* YOUR OBJECTIVE
Please continue the forum thread on choosing a male or female dog, carrying on from its final reply.

* PROVIDED TEXT

+ + + + + + +

# Male or female: Which sex do I get



## flyboy (Oct 11, 2014)

I'm a single male in my 40s living in a large apartment for another year, and then I'll be looking for a home with a backyard. I'm torn on which sex I should get! I understand a male will lick you all over and will be more "velcroey" when you come back home, but a female will be more aloof and like a cat. I will be a first time dog owner, please help.


----------



## misslesleedavis1 (Dec 5, 2013)

I dont know, it really depends on the dog. Males can be aloof, females can be clingy, or females can be aloof and males can be all over you..when you are searching for a breeder and you find one you like, talk to them. Tell them what you want and a good breeder will match you up with a pup they think will be what your are looking for.


----------



## Athena'sMom (Jan 9, 2014)

My female Athena is my velcro my male is aloof. It is all about the dogs personality not statistics. My new puppy is a female and she is extremely confident and not velcro thus far but too soon to tell.


----------



## Jax08 (Feb 13, 2009)

Ask your breeder to pick out the most appropriate puppy based on all your criteria. not choosing a sex just opens up your options.


----------



## Youreamonkey274 (Jul 14, 2014)

*"Male or female: Which sex do I get"*



flyboy said:


> I'm a single male in my 40s living in a large apartment for another year, and then I'll be looking for a home with a backyard. I'm torn on which sex I should get! I understand a male will lick you all over and will be more "velcroey" when you come back home, but a female will be more aloof and like a cat. I will be a first time dog owner, please help.


 Well, as a single male in your 40's, if I were you I would be trying to get all the sex I could. Sure, sometimes the boys will lick your face, and girls may be aloof like a cat, but hey, you only live once. The sex you get is more of a personal preference in my opinion 

Ohhhh...DOGS...you're talking about dogs! Forgive me :laugh: Sorry, I just couldn't help myself lol.

But in all seriousness, I don't think personality is in any way determined by gender. I have a female and she is always licking my face and is currently velcroed to me. If you don't have a preset preference for other reasons, then you should definitely find a good breeder, talk with them about what you want out of your dog and what your living situation is, and a GOOD breeder will pick a dog they thing will suit you best. If you don't have a gender preference, that just means it might be easier to find the perfect pup for you 

Oh, and WELCOME!


----------



## Natural Beauty Farm (Jun 20, 2011)

Its all about what you want. It seems like from your description you have already decided the sex of the new puppy. Just not shared what you are looking for with us.

Oh and if you want a Velcro dog, sex does not matter. Its all in the training and way you interact with a new dog. I can walk into anybodies house with a shepherd after being introduced and have their dog Velcro to me in 10 min like I was an old friend. I teach this behavior to my interns every year.


----------



## MichaelE (Dec 15, 2012)

I don't see anything in his post that leads to an assumption that his decision has been made about what sex he has chosen.

+ + + + + + +

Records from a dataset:

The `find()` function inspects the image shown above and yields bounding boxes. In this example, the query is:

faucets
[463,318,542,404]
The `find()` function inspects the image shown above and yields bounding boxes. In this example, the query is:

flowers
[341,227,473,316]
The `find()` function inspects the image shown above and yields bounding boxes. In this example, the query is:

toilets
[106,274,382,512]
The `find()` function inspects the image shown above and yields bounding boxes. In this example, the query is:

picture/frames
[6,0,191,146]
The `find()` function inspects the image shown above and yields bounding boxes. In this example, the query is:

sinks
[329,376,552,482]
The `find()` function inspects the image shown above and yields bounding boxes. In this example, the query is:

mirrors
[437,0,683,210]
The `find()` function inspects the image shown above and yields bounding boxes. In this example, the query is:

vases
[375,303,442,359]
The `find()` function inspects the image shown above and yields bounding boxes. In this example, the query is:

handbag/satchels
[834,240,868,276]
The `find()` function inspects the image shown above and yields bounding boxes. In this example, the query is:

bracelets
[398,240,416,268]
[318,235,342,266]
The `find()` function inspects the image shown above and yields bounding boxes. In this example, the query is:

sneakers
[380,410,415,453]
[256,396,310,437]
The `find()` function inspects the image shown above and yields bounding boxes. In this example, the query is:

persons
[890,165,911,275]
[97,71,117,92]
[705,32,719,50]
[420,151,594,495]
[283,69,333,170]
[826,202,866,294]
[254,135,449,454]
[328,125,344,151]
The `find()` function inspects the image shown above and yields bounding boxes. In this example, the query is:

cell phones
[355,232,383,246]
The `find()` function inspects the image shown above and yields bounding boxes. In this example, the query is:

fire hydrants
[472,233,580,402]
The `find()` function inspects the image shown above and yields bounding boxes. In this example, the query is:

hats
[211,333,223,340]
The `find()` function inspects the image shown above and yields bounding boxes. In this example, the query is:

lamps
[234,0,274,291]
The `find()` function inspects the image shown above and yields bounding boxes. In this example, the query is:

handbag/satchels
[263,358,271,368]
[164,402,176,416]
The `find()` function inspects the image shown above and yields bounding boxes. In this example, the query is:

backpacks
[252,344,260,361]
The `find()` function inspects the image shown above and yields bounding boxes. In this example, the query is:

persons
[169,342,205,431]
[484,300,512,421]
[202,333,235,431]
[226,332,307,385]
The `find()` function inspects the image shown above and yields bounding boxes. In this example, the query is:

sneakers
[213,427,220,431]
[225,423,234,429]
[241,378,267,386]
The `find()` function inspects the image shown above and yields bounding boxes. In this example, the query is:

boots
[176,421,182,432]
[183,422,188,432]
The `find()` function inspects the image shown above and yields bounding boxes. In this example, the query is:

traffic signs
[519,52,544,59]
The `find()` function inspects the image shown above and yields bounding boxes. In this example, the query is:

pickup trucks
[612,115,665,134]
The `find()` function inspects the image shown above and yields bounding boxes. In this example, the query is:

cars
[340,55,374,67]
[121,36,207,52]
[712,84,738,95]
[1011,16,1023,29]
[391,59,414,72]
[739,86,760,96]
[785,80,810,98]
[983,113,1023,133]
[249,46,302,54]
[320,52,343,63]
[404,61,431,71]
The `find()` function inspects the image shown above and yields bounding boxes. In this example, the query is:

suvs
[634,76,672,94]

+ + + + + + +

* THE REPLY
----------



## brembo (Jun 30, 2009)

My female is a cuddle bug, my male is the aloof one. Male prior to that was a cuddler. Female prior to that male was attached but not cuddly. Depends solely on the the dog and sex really isn't a way to stack the deck for your preference.

Suffice it to say that a GSD will make it clear they are bonded, might not be with licking and attempted lap-sitting but they will show their affection.


----------



## LaRen616 (Mar 4, 2010)

I had a female GSD before, we didn't bond, she wasn't clingy, in fact she would leave with anyone and she wasn't super affectionate but she was confident, bold and nothing really phased her.

My male GSD is extremely affectionate, we are very bonded, he's very velcro with me, he won't willingly leave with anyone. He's smart, easy to train and a very easy dog to live with. He has protected me before as well.


----------



## Daisy&Lucky's Mom (Apr 24, 2011)

My females have been pretty cuddly and Lucky is a cuddler when he's in the mood but he is my shadow. Chevy and Thunder not big time cuddlers however if I go from room room all three are w/ me.


----------



## My2shepherds (Jun 10, 2014)

Natural Beauty Farm said:


> Its all about what you want. It seems like from your description you have already decided the sex of the new puppy. Just not shared what you are looking for with us.
> 
> Oh and if you want a Velcro dog, sex does not matter. Its all in the training and way you interact with a new dog.* I can walk into anybodies house with a shepherd after being introduced and have their dog Velcro to me in 10 min like I was an old friend. I teach this behavior to my interns* every year.


Can you elaborate a little more on this please?


----------



## middleofnowhere (Dec 20, 2000)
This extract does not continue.